Sus ojos brillaban con intensidad. Señor Valverde, no lo vi llegar. Esta noche soy Sebastián, no tu jefe, sonríó él. Bailamos. La música lenta los acercó más de lo apropiado. Alejandra sentía el calor de su mano en la cintura, su colonia cara mezclada con su aroma natural. Hace tiempo quiero decirte algo”, susurró él en su oído. “Me gustas, Alejandra, mucho.” El corazón de Alejandra dio un vuelco. Esto no es correcto. Soy su secretaria y yo soy un hombre que no puede dejar de pensar en ti.
Al final de la noche, en el estacionamiento vacío, Sebastián la besó. un beso al principio que se volvió intenso. Alejandra sabía que cruzaba una línea peligrosa, pero su cuerpo respondió por instinto. Así comenzó su secreto. Se encontraban después del trabajo en un apartamento que Sebastian tenía cerca del océano. Nadie lo sabía. En la oficina eran jefe y secretaria, a solas, amantes, apasionados. Algún día no tendremos que escondernos”, prometía Sebastian mientras acariciaba su cabello. “Solo necesito tiempo.” Alejandra lo creía.

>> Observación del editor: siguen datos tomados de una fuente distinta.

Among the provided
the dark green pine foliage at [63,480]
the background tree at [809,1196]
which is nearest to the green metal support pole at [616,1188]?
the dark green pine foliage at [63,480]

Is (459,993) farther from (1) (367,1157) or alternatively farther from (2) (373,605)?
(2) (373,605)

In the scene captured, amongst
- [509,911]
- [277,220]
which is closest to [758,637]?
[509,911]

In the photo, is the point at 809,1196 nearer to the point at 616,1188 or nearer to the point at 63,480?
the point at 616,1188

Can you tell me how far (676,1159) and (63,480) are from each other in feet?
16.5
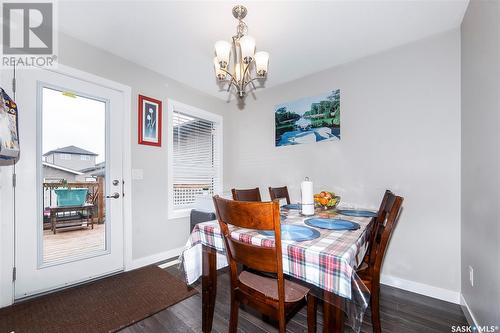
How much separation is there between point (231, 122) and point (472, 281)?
3511 millimetres

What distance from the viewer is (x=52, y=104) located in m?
2.15

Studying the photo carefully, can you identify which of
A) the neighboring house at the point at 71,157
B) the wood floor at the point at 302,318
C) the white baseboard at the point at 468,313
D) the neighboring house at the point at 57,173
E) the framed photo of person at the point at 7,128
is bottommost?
the wood floor at the point at 302,318

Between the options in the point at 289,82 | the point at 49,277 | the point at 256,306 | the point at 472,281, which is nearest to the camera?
the point at 256,306

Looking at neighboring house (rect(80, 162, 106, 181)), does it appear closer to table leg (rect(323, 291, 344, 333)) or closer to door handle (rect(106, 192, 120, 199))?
door handle (rect(106, 192, 120, 199))

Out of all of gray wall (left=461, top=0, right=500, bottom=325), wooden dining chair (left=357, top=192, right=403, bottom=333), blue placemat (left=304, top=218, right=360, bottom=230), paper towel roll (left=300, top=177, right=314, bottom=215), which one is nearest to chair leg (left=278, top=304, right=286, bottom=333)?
blue placemat (left=304, top=218, right=360, bottom=230)

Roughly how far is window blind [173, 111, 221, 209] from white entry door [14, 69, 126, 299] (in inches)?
31.3

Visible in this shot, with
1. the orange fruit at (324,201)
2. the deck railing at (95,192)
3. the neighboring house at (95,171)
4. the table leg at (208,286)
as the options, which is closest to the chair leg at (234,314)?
the table leg at (208,286)

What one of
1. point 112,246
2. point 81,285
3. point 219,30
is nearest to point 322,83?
point 219,30

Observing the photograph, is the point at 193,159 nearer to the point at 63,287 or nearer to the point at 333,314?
the point at 63,287

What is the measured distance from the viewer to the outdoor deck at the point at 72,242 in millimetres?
2070

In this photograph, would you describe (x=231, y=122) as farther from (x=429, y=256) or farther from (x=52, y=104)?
(x=429, y=256)

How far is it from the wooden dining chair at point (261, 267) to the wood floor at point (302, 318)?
48 cm

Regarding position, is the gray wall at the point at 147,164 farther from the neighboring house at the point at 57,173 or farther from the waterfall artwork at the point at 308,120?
the waterfall artwork at the point at 308,120

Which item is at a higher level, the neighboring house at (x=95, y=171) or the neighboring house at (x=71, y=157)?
the neighboring house at (x=71, y=157)
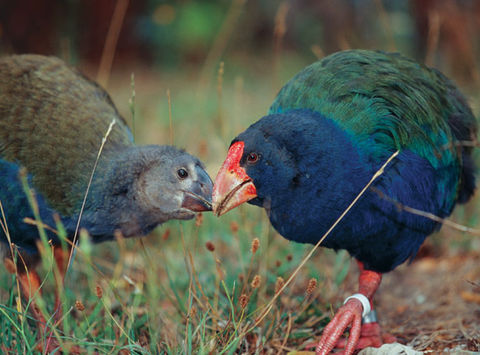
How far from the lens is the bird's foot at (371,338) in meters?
2.78

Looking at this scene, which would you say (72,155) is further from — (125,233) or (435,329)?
(435,329)

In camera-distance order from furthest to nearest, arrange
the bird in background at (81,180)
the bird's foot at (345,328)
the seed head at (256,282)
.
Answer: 1. the bird in background at (81,180)
2. the bird's foot at (345,328)
3. the seed head at (256,282)

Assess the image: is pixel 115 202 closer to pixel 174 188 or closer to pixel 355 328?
pixel 174 188

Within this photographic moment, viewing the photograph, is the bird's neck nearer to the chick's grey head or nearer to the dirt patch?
the chick's grey head

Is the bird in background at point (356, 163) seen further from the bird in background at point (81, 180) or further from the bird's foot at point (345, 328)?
the bird in background at point (81, 180)

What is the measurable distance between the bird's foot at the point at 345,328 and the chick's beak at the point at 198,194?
2.62 feet

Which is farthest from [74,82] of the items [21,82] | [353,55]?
[353,55]

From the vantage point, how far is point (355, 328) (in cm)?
264

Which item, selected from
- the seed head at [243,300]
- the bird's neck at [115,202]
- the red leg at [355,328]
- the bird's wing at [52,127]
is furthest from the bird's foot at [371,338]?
the bird's wing at [52,127]

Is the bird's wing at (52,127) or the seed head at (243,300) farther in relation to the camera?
the bird's wing at (52,127)

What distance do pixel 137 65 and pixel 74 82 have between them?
5.95m

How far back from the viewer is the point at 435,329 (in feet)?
9.71

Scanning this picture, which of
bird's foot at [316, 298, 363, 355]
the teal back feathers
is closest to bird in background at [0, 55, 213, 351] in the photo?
the teal back feathers

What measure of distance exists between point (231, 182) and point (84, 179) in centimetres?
74
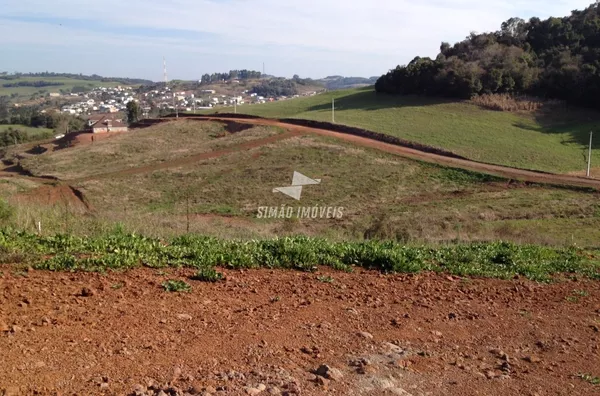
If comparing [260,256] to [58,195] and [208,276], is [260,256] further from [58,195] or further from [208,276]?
[58,195]

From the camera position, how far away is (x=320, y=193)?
73.5 feet

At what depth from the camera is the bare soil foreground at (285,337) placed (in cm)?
322

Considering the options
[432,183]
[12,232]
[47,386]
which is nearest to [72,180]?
[432,183]

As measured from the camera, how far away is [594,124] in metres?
34.3

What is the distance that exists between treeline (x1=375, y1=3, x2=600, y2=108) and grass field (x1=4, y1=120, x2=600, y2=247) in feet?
53.7

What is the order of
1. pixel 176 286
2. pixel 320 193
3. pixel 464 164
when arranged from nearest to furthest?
pixel 176 286 → pixel 320 193 → pixel 464 164

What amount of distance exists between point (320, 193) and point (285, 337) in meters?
18.5

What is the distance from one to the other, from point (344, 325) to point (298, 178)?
20.1 meters

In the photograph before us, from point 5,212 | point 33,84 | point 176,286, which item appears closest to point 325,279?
point 176,286

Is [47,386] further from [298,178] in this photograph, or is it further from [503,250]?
[298,178]

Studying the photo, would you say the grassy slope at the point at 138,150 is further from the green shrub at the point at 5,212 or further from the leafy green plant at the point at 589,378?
the leafy green plant at the point at 589,378

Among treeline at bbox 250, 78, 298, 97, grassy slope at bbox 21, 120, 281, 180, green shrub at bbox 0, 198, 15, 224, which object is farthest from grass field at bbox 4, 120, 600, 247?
treeline at bbox 250, 78, 298, 97

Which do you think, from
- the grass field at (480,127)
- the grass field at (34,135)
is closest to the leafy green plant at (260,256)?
the grass field at (480,127)

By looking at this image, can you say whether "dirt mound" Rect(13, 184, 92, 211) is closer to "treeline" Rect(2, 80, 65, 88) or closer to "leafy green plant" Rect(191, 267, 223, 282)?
"leafy green plant" Rect(191, 267, 223, 282)
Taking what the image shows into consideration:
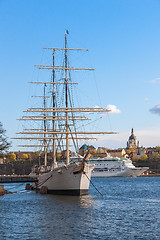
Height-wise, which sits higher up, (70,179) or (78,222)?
(70,179)

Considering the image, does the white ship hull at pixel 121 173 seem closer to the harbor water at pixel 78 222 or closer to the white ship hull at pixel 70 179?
the white ship hull at pixel 70 179

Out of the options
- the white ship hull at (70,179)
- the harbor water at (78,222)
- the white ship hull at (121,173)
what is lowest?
the harbor water at (78,222)

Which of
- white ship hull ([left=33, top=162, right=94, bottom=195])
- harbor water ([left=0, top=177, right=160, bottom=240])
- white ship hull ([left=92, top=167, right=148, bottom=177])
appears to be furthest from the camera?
white ship hull ([left=92, top=167, right=148, bottom=177])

Cada promesa, cada te quiero susurrado en la oscuridad. Se imaginaba como la señora Valverde con una casa frente al mar y quizás hijos con los ojos azules de Sebastián. Los meses pasaron en una burbuja de felicidad. Sebastian le regalaba joyas que ella guardaba en una caja, temerosa de que alguien las viera y sospechara. Una tarde de marzo, Sebastián la invitó a cenar a un restaurante exclusivo. Estaba extraño, inquieto. ¿Qué sucede?, preguntó Alejandra cuando trajeron el postre que ninguno tocó.